Been running tests for months and getting mixed results. Some wins look obvious but then don’t hold up when I scale.
What’s your process for actually validating significance? Feel like I’m just guessing half the time.
Been running tests for months and getting mixed results. Some wins look obvious but then don’t hold up when I scale.
What’s your process for actually validating significance? Feel like I’m just guessing half the time.
I check significance differently depending on the test.
For landing pages, I wait for 95% confidence AND run it for 2 weeks minimum. But here’s what got me early on - seasonal stuff screws everything up. I had a ‘winner’ that was just catching a holiday spike.
Now I always break down the results after.
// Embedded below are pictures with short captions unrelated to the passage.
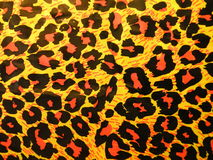 Leopard abstract Royalty Free Stock Photo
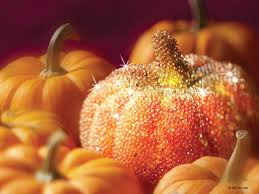 fall pumpkin wallpaper sparkly pumpkin pictures photos and images for facebook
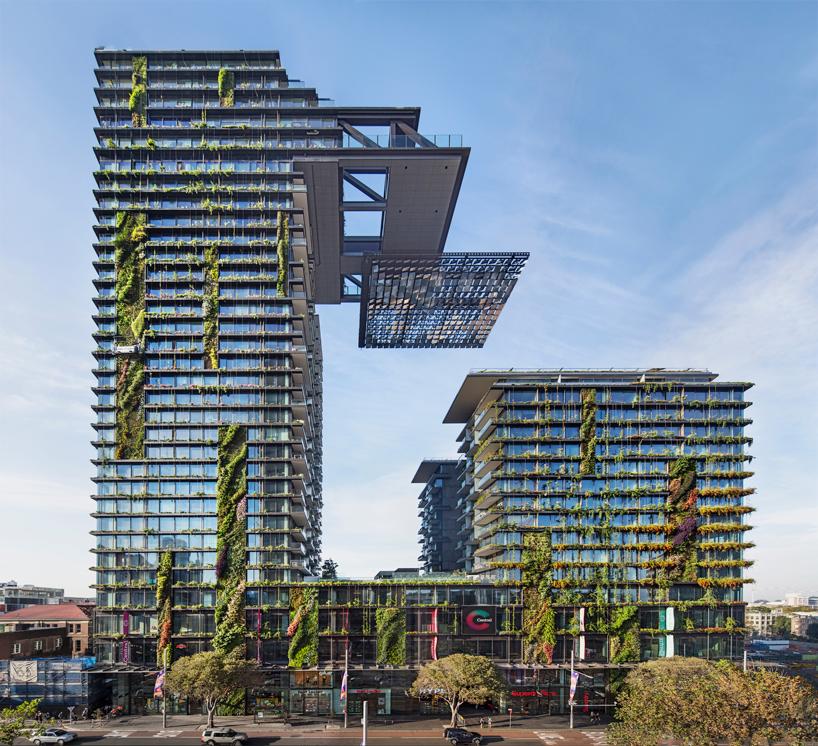 top house-designboom (4)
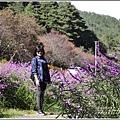 武陵農場墨西哥鼠尾草-2019-10-07.jpg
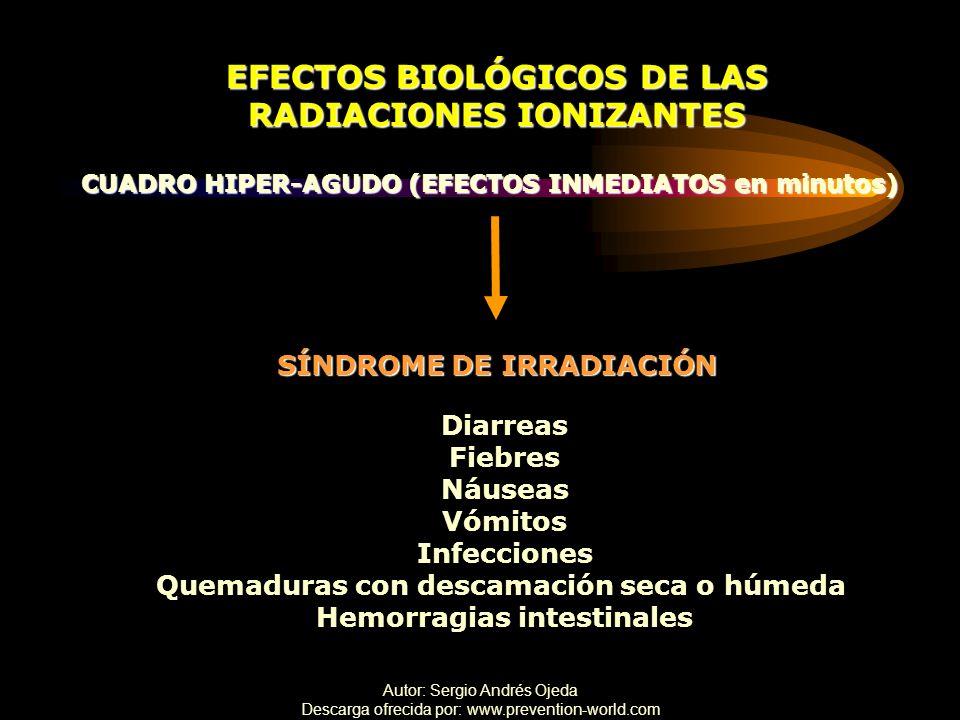 Autor: Sergio Andrés Ojeda Descarga ofrecida por: www.prevention-world.com EFECTOS BIOLÓGICOS DE LAS RADIACIONES IONIZANTES CUADRO HIPER-AGUDO (EFECTO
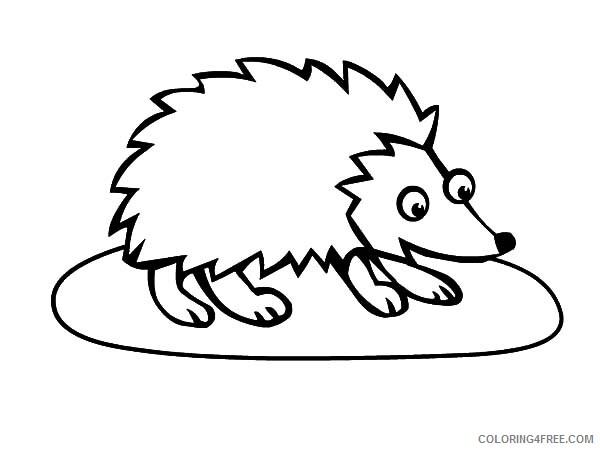 Hedgehog Coloring Pages Animal Printable Sheets Big Eyed Hedgehog 2021 2621 Coloring4free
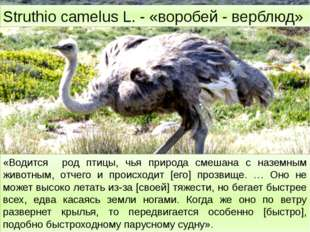 Struthio camelus L. - «воробей - верблюд» «Водится род птицы, чья природа см
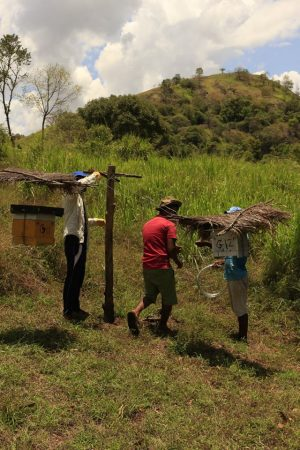 Fixing beehive fences at Somathilaka's farm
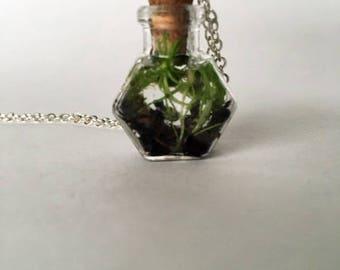 1in Hexagon Tiny Terrarium Necklace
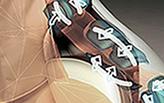 Cánh tay (Full Arm chức năng)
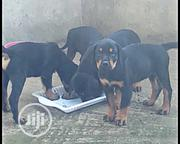 Senior Male Purebred Rottweiler | Dogs & Puppies for sale in Lagos State, Alimosho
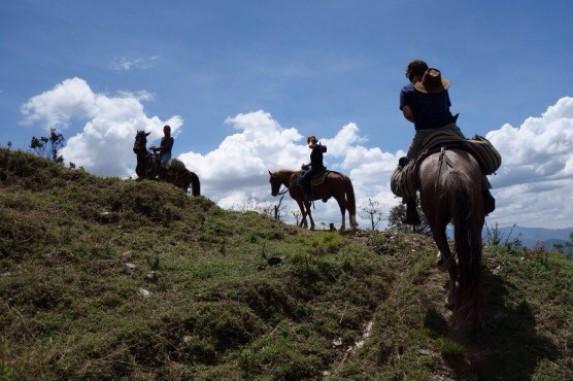 Te paard!
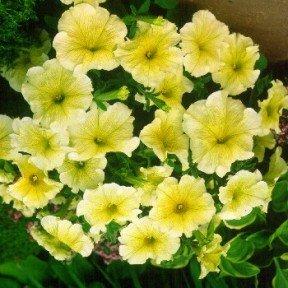 Petunia  Prism Sunshine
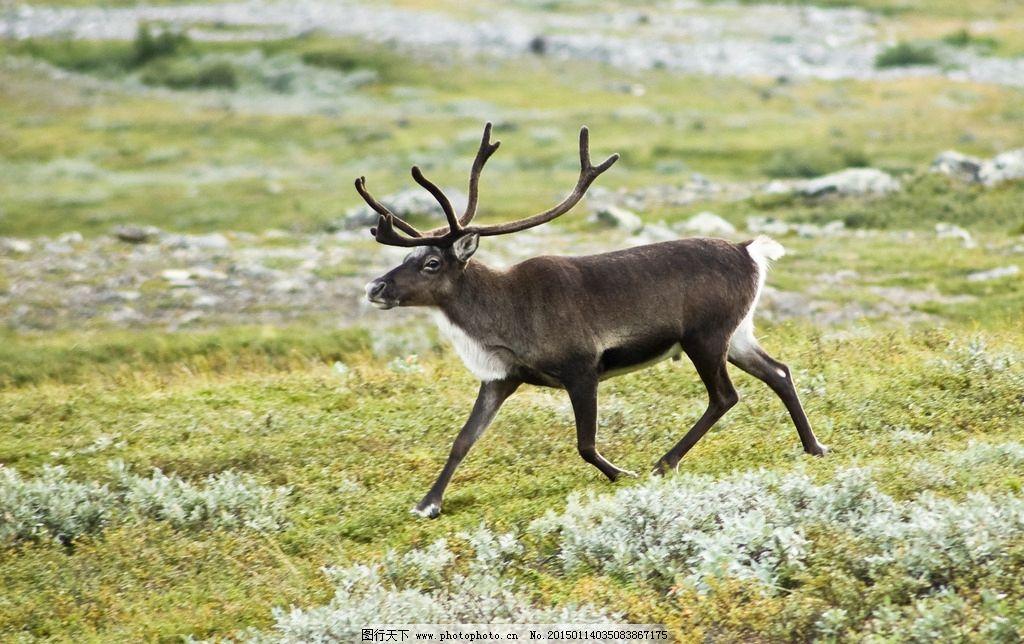 森林 驯鹿 自然 小清新 森女 植物动物摄影 摄影 生物世界 野生动物 2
Check different traffic sources, devices, time periods. If your winner only works for one slice, it’s probably just noise.
I also ignore anything that wins by less than 10%. Even if it hits significance, seasonal changes and measurement errors will eat the real impact. Focus on bigger wins instead.
After months of testing, sample size is everything. Run a sample size calculator first - you need your baseline conversion rate and the minimum lift you’re targeting.
Here’s the real test: send all traffic to your winner and let it run for a full business cycle. If the lift disappears, you didn’t actually win.
Don’t trust whatever your testing tool says is significant. Run tests until you get 1000+ conversions per variant - that’s the bare minimum. The real test happens afterward. If your ‘winner’ tanks when you scale up or loses its lift after 2-4 weeks, it was never a real win. I validate by running the winner for twice as long as the original test. If the improvement sticks, it’s legit. If not, back to the drawing board.
Test it out for longer. Don’t rely on luck.
Confidence levels are key. Run tests for two weeks minimum. You might still get burned, so stay cautious.